5 Lebenssplitter
Zimmerkontrolle:
Meist so gegen 14 Uhr samstags schlug mir das Herz im Hals. Meine Mutter machte ihre Zimmerkontrolle. Ich dümpelte in ihrem Kielwasser, während meine kleine Schwester auf dem Doppelstöcker fleezte und grinsend das Ergebnis abwartete.
Meine Mutter fand immer was zu meckern und sei es, dass die Füße vom Klavier nicht staubgewischt waren. Dieses Klavier war ein altes Barpiano, das über viele Stationen am Ende bei uns gelandet war, weil meine Mutter immer gerne Klavier gespielt hätte, das aber nie gelernt hatte.
Deshalb musste ich es lernen. Der arme Herr Wind gab sich jahrelang Mühe mit mir, ich hätte es selber auch gerne gelernt, aber weil ich es MUSSTE, WOLLTE ich es nicht. Skorpion eben. Das Einzige, das ich heute noch aus dem Stegreif „spielen“ kann, ist die rechte Hand von „Nordisches Lied“, das mich schon damals in seinen Bann schlug – es klang so herrlich melancholisch, Moll war sowieso meine Lieblingstonart. Meine linke Hand kann auch die Begleitung spielen, aber beides zusammen passt immer nicht.
Herr Wind war ein pensionierter Musiklehrer und die Verkörperung von Grau, angefangen von der Nichtfarbe seiner Haare über die Anzugfarbe, die Augenfarbe bis hin zur Haut. Wenn sich unsere Hände beim Üben zufällig berührten, erschrak ich regelmäßig fürchterlich und zuckte zurück, weil seine Haut – für mich unerwartet – warm war. So grau, wie er aussah, erwartete ich mir eigentlich die Kälte des Todes.
Aber er war von einer nie enden wollenden Geduld und Nettigkeit bei all meinen Verweigerungsversuchen. Falls er nur sein Salär im Auge hatte, hat er dies stets sehr gut überspielen können. Viel Zubrot wird er damals nicht gehabt haben, wenn ich an die angebügelte Ausgefranstheit seiner gestärkten falschen Manschetten zurückdenke.
Auch seine schmächtige Frau, die ich wenige Male zu sehen bekam – sie war ebenso zurückhaltend-nett -, wenn ich Ostern und Weihnachten mit kleinen Aufmerksamkeiten zu ihnen geschickt wurde, schien schon mit dem Leben abgeschlossen zu haben, wenn sie mir so resigniert in ihrem lichtschluckenden, erinnerungsverstaubtem Korridor gegenüber stand. Schon der Anflug eines Lächelns erschöpfte sie.

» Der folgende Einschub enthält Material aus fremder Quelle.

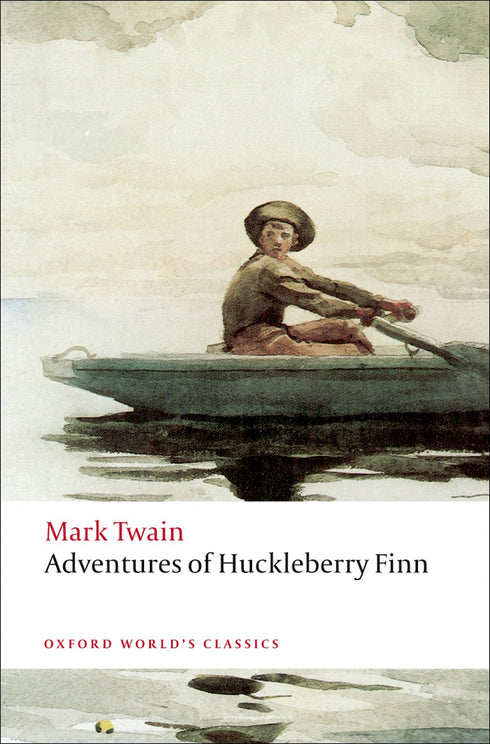 Adventures of Huckleberry Finn, Mark Twain
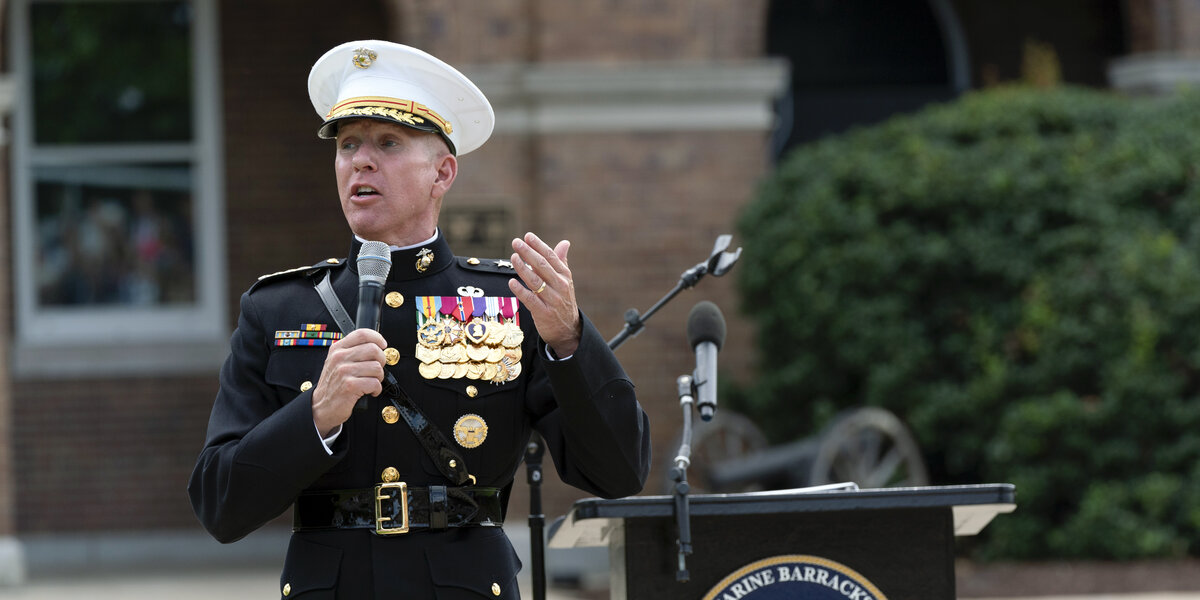 GOP Senators Leave Marines Without Confirmed Leader for First Time in 100 Years - Vimarsana News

Das Klavier hatte seine vorletzte Station bei meinem Grundschullehrer, Herrn Hopfner, dem quirligen Haudrauf aus Bayern, den ich schon in eine andere Geschichte andeutungsweise hatte einfließen lassen. Es war versehen mit absplitterndem Wurzelfurnier und nahm fast den gesamten Platz ein, den der – ebenso mit Wurzelfurnier versehene - Riesentrumm von Kleiderschrank und der Doppelstöcker von dem kleinen Zimmerchen mit dreieckigem Grundriss übrig ließ.
Gegenüber der Zimmertür war das Fenster in die Spitze des Dreiecks eingelassen und zwischen Klavier und Fenster quetschte sich noch ein alter Beistelltisch an die Wand, der auch für Schularbeiten, Bastel- und Malversuche herhalten musste und immer nur einer Person Platz bot.
Viel aufzuräumen gab es also eigentlich nicht. Dennoch fand meine Mutter immer etwas, von dem ich wusste, ich hatte es weggeräumt, während meine Schwester ihren Logenplatz sichtlich genoss.
Erst, als ich schon längst ausgezogen war von Zuhause, sagte meine Mutter zu meiner Verblüffung einmal verschwörerisch zu mir: „Jetzt weiß ich, dass das Claudia war, das Biest, das alles wieder in Unordnung gebracht hat samstags. Seit du weg bist, ist das Zimmer immer das reine Chaos!“
Späte Genugtuung für eine gequälte Seele.